- Directed by: Jaron Henrie-McCrea
- Produced by: Carys Edwards Jaron Henrie-McCrea
- Starring: Danni Smith Tim Lueke Martin Monahan
- Cinematography: Jaron Henrie-McCrea
- Edited by: Eric Scherbarth
- Production company: Jash Pictures
- Distributed by: Uncork'd Entertainment
- Release date: October 4, 2015;
- Running time: 74 minutes
- Country: United States
- Language: English

= The Gateway (2015 film) =

The Gateway, also known as Curtains, is a 2015 horror film directed by Jaron Henrie-McCrea and starring Danni Smith and Tim Lueke as two activists that investigate a series of disappearing shower curtains in Smith's apartment. The film had its world premiere on August 31, 2015, at Film4 FrightFest.

==Plot==
Danni has recently left her job as a hospice nurse in order to become an activist for Whale Savers, a whale conservation group. She also leaves the home of her uncle, Gus, moving into a recently vacated apartment in order to get a new start on life. However soon after she gets settled she discovers that her shower curtains have been disappearing. Danni decides to try to record her bathroom overnight in order to discover what is going on, only to find that her shower curtains are disappearing into a strange portal in her shower wall.

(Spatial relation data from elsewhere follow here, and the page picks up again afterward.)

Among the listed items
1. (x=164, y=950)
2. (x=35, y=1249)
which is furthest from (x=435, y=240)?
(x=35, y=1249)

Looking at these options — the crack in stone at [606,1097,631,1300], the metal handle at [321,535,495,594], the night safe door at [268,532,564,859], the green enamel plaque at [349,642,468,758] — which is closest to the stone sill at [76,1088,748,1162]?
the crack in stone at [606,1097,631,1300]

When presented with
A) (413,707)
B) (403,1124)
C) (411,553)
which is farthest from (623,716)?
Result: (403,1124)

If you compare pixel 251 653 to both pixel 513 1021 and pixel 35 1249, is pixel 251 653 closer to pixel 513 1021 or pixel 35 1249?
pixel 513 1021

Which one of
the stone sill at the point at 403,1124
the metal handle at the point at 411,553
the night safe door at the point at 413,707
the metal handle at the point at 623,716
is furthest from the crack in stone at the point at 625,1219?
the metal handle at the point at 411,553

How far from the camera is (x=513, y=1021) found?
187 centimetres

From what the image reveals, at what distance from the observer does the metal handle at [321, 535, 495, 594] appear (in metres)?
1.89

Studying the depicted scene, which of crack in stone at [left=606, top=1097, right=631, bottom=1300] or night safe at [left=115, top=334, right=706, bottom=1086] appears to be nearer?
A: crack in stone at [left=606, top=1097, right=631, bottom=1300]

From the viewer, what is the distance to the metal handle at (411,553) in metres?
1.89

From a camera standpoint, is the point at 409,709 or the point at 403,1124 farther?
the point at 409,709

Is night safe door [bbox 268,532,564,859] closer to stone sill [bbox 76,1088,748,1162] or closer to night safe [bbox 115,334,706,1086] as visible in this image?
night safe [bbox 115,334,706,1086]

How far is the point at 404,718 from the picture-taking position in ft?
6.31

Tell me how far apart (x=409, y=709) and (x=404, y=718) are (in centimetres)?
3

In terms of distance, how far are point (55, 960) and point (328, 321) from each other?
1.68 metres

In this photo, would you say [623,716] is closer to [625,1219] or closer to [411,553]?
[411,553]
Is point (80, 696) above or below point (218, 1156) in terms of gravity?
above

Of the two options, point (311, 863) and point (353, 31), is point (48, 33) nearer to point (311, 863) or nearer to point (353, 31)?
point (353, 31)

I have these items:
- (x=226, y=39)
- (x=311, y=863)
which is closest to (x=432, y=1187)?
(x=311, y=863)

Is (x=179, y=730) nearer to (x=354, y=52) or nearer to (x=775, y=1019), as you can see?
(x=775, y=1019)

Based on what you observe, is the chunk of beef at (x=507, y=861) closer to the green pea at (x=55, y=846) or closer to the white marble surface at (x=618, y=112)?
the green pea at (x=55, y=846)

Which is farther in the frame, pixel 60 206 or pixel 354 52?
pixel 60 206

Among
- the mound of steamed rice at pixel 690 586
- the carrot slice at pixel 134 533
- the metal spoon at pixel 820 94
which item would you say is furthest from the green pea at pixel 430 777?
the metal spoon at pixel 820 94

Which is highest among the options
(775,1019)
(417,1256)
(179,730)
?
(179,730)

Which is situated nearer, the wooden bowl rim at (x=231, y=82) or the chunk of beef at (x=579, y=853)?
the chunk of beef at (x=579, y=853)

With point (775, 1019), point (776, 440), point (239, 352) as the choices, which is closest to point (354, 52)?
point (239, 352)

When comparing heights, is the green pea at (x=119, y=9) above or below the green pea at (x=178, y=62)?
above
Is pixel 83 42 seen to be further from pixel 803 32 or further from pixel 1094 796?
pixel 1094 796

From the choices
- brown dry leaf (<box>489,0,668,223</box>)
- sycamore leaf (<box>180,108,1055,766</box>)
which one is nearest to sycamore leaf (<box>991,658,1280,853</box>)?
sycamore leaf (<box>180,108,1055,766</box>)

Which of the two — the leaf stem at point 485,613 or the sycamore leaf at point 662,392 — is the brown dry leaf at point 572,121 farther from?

She later brings this up with one of her fellow activists, Tim, who eagerly suggests that she put her contact information on a curtain. This way, if someone finds the curtain the person can call Danni and they can discover the portal's destination. They are contacted by Willy, a drifter that tells them that her curtain appeared in a wooded creek near Poughkeepsie, New York. He volunteers to take them to the area he discovered the curtain, but shortly after arriving he begins huffing paint, bringing out a hostile alter ego named Frankie, and attacking the two activists. They manage to escape the area, but as soon as they arrive back to Danni's apartment they are confronted by the Pale Man, who tells Danni that she is bound to the portal and brands her hand with a symbol. She is also cautioned about putting up another curtain. Ignoring the Pale Man, Danni pulls down the tiles on her shower wall and discovers a strange map. She also puts up a curtain and records its disappearance, noting that certain parts of the map glow. Her investigations are not without repercussions and Danni discovers her uncle dead in his home with the same symbol on her hand branded into his forehead. Through her own investigations and some notes made by her uncle, Danni realizes that the glowing sections of the map mark a specific location near the creek and has Tim put up curtains so she can see where it appears.

While she is searching the area Danni discovers one of her shower curtains with a monster inside of it, which chases her until the Pale Man appears with several yokels that routinely monitor the portal in order to kill any monsters that come through. They then make her bury the monsters that have come through the curtains as a result of her experimenting with the shower. They're about to murder her when a new monster appears, giving Danni an opening to escape as the monster kills the Pale Man and his helpers. When the monster turns to Danni, she beats it to death and escapes to her apartment. When she returns to her apartment she realizes that the monster was actually Tim, who had discovered her distress and went through the portal with the curtain in order to rescue her. Distraught, Danni takes a shower curtain and transforms herself into one of the monsters. A tabloid is later shown, revealing that a monster implied to be Danni killed the entire crew of the whaler ship Obake Maru, the ship the two had been sidewalk protesting against.

==Cast==
- Danni Smith as Danni
- Tim Lueke as Tim
- Martin Monahan as The Pale Man
- Rick Zahn as Uncle Gus
- Chuck McMahon as Bert
- Preston Lawrence as Preston the Super
- Gregory Konow as Willy

== Reception ==
Bloody Disgusting commented that the movie had a limited appeal and that "It’s light fare for those who enjoy films that are outside of convention, but it’s not one that will be on every fan’s list of repeat viewings." Starburst commented that the film would be a hard sell for broad consumption, but that with the film's then title of Curtains and its premise, it "was always going to be one of the year's most original horror films. Thankfully, it also turns out to be one of the best."

Anton Bitel of Sight and Sound also reviewed the movie, stating "Charming and weird enough to get away with its rough edges, it can along the way seem a bit meandering, especially in its focus on Tim's Save the Whales fixation, but in the end every (narrative) hook on this Curtain fits neatly into place."